Ready, Steady, Upskill?

Key Points

  • During COVID-19, jobs with Programming skills, Mathematics, Technology Design and Analysing Data or Information were amongst the fastest growing.
  • Employees themselves identify web app and software development, data science and analysis and coding/programming as some of the most in demand skills in the economy.
  • Overall, 87% of jobs in Australia require digital literacy skills.
  • According the RMIT, Australia will need 156,000 more digital technology workers by 2025, representing one in four jobs created during that period.
  • Even more recently – according to a recent AFR article – The Tech Council of Australia has forecast Australia will need 1 million people in tech jobs by 2025, meaning around 260,000 more people will need to enter the Australian tech workforce in that time.
  • Up-skilling and cross-skilling won’t solve the skills shortage in the short-term alone. You need better talent with the right skills now.
  • When nearly every company globally is competing for skilled technology professionals technology skill gaps are a massive impact on a business’s ability to undertake its operations.
  • Geographic problems such as the closure of Australia’s borders make the issue even more acute.

The RMIT View

Well, what a great whitepaper. Well done to RMIT for producing such a comprehensive look at the workforce and its needs moving into the next 5 years.

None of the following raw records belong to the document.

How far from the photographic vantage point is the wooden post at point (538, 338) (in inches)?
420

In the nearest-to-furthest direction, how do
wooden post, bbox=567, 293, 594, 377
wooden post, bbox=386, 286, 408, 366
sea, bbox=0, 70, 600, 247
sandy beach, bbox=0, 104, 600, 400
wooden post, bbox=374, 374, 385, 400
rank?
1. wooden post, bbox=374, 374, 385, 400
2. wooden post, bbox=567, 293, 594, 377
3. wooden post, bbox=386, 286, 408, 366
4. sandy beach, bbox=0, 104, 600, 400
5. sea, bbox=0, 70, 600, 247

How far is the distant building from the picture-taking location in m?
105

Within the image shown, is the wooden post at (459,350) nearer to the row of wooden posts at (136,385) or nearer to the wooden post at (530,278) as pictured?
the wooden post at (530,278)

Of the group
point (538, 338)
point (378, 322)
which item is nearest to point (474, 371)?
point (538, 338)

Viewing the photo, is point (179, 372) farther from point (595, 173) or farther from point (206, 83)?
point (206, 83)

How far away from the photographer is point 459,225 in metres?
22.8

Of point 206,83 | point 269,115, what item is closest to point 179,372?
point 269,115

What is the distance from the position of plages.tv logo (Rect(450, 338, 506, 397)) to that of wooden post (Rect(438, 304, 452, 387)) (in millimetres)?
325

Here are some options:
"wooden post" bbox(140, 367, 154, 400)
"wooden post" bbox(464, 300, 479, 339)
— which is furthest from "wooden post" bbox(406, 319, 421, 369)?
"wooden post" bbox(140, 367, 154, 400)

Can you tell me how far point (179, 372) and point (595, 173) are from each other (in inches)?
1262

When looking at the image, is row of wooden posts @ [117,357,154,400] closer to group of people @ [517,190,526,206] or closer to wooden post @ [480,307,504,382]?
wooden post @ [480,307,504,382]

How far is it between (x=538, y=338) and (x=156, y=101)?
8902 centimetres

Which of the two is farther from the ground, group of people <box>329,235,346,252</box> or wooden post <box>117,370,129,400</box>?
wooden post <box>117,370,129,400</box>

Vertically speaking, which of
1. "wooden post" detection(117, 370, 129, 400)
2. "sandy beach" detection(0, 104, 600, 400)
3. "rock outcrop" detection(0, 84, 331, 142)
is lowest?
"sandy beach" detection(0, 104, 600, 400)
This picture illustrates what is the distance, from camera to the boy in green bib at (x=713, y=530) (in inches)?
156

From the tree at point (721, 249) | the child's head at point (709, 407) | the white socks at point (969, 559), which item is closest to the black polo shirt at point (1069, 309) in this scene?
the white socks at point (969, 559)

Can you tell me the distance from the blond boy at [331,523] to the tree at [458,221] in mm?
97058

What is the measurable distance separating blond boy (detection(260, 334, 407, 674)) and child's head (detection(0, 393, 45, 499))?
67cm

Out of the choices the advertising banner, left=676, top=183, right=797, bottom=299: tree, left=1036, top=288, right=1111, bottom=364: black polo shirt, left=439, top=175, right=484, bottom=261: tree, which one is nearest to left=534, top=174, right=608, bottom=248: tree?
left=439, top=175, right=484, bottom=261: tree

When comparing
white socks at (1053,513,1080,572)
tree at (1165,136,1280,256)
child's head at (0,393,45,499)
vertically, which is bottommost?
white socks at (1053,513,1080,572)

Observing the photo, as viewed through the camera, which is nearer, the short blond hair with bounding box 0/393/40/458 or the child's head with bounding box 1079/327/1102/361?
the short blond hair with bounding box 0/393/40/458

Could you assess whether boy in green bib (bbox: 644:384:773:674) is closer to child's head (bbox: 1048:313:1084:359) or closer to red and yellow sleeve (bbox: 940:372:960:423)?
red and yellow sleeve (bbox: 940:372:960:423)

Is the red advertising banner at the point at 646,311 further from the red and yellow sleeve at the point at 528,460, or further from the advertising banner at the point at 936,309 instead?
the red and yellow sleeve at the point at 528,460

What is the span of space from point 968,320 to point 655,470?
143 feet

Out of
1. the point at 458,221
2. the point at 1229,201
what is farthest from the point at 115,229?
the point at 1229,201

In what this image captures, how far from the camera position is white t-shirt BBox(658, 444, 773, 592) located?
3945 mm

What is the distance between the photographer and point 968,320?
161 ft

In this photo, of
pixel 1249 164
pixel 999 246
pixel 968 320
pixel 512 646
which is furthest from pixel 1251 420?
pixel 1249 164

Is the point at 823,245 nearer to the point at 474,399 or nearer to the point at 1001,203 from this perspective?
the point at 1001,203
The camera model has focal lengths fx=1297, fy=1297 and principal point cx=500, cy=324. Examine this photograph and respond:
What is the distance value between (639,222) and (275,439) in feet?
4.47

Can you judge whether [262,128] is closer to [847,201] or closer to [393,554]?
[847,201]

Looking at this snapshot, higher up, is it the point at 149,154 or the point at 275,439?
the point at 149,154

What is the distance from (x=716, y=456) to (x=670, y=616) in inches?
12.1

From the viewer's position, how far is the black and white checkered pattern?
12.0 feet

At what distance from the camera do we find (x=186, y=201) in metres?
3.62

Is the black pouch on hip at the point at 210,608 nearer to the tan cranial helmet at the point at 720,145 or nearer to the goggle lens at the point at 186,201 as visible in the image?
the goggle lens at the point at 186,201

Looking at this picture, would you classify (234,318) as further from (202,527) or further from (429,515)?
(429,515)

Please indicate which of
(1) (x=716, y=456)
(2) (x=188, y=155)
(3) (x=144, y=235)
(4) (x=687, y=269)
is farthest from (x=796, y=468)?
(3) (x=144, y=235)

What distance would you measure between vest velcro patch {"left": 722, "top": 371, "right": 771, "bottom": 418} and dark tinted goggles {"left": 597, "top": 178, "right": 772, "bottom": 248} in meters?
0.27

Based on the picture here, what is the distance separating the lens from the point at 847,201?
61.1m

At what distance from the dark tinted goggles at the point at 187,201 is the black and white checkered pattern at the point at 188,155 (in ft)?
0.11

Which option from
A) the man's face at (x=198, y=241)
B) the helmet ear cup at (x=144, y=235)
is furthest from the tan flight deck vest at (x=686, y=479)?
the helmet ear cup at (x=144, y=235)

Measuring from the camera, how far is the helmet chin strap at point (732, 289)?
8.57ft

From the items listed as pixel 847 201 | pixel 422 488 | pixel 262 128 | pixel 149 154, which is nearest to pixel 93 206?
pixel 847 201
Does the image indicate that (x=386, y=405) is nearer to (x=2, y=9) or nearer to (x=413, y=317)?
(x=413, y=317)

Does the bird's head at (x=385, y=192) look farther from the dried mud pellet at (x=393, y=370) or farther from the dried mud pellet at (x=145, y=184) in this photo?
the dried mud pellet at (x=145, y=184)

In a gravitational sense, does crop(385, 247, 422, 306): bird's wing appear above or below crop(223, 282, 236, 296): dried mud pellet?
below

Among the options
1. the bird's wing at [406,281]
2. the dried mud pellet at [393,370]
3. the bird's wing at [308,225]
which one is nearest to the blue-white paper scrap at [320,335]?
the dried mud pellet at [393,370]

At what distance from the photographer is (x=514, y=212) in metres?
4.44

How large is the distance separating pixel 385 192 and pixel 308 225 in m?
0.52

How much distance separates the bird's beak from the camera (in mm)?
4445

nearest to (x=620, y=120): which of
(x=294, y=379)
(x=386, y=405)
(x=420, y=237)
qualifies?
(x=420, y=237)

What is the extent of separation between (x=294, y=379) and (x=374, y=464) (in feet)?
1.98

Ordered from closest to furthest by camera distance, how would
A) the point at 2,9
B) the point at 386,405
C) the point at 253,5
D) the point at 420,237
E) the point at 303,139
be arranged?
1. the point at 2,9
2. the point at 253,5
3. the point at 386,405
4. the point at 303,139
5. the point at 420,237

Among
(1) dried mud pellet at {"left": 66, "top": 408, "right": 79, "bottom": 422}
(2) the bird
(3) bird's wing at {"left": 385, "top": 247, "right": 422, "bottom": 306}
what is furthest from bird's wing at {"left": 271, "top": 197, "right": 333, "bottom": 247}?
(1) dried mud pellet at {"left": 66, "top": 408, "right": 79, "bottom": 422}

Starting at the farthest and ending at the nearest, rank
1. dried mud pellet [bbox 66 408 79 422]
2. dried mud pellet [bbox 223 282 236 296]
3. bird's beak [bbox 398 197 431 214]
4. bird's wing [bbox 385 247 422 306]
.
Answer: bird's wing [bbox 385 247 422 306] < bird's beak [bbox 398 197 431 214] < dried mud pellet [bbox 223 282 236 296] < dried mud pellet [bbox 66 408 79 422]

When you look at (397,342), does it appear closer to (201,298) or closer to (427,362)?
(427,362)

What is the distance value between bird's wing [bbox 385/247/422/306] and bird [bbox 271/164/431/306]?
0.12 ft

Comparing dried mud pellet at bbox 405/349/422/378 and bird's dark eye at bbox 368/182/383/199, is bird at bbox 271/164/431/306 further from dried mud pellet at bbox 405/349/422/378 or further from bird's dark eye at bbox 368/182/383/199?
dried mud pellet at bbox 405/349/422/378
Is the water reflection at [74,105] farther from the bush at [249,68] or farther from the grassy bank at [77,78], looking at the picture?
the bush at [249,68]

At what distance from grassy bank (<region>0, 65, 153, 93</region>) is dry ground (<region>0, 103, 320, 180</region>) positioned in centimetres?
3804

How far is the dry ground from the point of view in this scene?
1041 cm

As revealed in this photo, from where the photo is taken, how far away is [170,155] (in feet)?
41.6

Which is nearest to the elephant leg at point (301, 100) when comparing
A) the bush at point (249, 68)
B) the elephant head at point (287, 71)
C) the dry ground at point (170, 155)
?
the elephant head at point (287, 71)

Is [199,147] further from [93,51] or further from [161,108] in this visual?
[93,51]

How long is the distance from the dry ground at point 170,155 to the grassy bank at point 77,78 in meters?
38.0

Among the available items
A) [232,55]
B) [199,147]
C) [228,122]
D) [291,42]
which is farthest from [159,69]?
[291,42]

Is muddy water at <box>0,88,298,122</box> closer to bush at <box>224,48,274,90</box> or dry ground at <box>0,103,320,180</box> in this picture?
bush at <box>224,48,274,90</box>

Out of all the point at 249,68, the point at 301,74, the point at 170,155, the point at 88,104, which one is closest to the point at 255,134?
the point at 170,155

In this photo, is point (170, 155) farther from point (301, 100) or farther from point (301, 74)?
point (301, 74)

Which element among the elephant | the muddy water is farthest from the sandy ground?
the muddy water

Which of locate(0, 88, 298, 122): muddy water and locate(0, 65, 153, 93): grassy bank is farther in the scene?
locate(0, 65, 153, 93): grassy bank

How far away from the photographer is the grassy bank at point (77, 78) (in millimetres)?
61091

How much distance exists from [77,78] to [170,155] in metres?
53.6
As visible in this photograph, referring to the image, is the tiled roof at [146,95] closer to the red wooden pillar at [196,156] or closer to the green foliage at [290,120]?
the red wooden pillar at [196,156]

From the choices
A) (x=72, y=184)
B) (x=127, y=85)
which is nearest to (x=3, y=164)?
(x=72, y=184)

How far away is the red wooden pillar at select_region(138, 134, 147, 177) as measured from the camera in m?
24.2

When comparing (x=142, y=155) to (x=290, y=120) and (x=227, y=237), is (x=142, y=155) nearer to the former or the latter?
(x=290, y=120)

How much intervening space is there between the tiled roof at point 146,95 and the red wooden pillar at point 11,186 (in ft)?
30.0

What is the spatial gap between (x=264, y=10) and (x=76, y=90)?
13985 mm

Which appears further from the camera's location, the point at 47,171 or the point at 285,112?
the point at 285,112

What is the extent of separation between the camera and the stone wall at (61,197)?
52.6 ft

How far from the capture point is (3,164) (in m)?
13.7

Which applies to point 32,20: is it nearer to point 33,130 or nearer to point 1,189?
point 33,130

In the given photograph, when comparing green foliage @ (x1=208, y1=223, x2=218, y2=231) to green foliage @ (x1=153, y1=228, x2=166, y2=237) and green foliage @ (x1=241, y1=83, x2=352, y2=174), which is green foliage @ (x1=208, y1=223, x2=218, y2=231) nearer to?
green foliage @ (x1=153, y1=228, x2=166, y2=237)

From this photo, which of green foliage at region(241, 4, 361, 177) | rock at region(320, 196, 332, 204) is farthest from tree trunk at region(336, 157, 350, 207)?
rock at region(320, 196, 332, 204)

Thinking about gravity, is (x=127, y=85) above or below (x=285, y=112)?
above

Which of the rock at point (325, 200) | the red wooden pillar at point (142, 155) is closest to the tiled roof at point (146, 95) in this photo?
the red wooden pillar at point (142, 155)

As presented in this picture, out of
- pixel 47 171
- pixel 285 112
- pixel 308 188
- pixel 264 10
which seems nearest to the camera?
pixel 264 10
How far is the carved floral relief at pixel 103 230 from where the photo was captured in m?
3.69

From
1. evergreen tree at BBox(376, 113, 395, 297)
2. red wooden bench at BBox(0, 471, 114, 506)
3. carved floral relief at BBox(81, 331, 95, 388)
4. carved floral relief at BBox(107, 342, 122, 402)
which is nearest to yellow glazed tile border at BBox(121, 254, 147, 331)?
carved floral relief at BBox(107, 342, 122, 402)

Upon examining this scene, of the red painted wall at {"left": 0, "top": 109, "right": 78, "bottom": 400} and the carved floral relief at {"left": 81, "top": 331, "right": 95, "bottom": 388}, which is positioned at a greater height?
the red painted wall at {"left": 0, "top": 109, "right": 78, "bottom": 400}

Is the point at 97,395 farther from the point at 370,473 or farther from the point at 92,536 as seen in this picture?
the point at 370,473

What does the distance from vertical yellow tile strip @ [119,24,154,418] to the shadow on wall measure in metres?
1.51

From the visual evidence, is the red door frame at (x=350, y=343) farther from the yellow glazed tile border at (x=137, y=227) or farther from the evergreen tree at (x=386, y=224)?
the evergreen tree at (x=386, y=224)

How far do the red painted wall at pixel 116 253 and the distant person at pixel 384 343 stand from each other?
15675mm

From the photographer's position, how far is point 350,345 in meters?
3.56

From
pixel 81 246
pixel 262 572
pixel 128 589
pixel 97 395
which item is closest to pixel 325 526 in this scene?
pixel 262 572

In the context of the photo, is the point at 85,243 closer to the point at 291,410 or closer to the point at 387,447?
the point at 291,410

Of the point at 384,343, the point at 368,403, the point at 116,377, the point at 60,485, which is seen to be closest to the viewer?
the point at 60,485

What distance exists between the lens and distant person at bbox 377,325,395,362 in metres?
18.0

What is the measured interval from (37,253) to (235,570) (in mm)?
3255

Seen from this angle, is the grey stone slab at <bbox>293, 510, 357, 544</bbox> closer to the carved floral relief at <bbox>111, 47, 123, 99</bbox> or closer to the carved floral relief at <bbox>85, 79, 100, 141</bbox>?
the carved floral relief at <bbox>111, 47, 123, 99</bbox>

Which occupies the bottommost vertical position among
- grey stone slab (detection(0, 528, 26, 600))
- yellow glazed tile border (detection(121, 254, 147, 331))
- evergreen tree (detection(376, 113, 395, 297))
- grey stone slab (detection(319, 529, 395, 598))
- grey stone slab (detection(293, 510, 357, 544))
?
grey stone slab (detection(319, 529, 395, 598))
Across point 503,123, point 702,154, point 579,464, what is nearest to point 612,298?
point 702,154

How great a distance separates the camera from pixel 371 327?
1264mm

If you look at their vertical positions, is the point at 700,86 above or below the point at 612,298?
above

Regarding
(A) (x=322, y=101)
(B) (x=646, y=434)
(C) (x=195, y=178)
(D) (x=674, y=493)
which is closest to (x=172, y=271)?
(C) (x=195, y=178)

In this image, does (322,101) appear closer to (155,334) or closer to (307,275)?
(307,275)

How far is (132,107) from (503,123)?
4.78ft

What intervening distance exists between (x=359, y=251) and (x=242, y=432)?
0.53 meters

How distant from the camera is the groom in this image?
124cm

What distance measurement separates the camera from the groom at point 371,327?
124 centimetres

So, what did we learn? Well one of the key points raised was this:

Individuals have also reported big changes over the COVID-19 crisis – 35% of surveyed Australians experienced some change during the crisis (including starting a new job, losing a job, starting studying, gaining a promotion or starting a business.

But is this in line with what Ploy has seen in the IT Industry in terms of the Great Resignation, particularly in changing jobs?

And how has this impacted the market (think talent shortages, greater salary demands, more power in the hands of talent and employers having to provide more than just the usual “wellbeing” perks)?

Well, certainly, COVID has seen one of the biggest market shifts in our times. On a human level, it’s transformed the way employees interact with their businesses – from accelerated adoption of remote technologies to flexible working becoming the norm (unless you’re Mr Musk).

There’s certainly been a large uptake in permanent recruitment, as companies compete in the war for talent and traditional ‘career contractors’ are accepting attractive permanent salary packages.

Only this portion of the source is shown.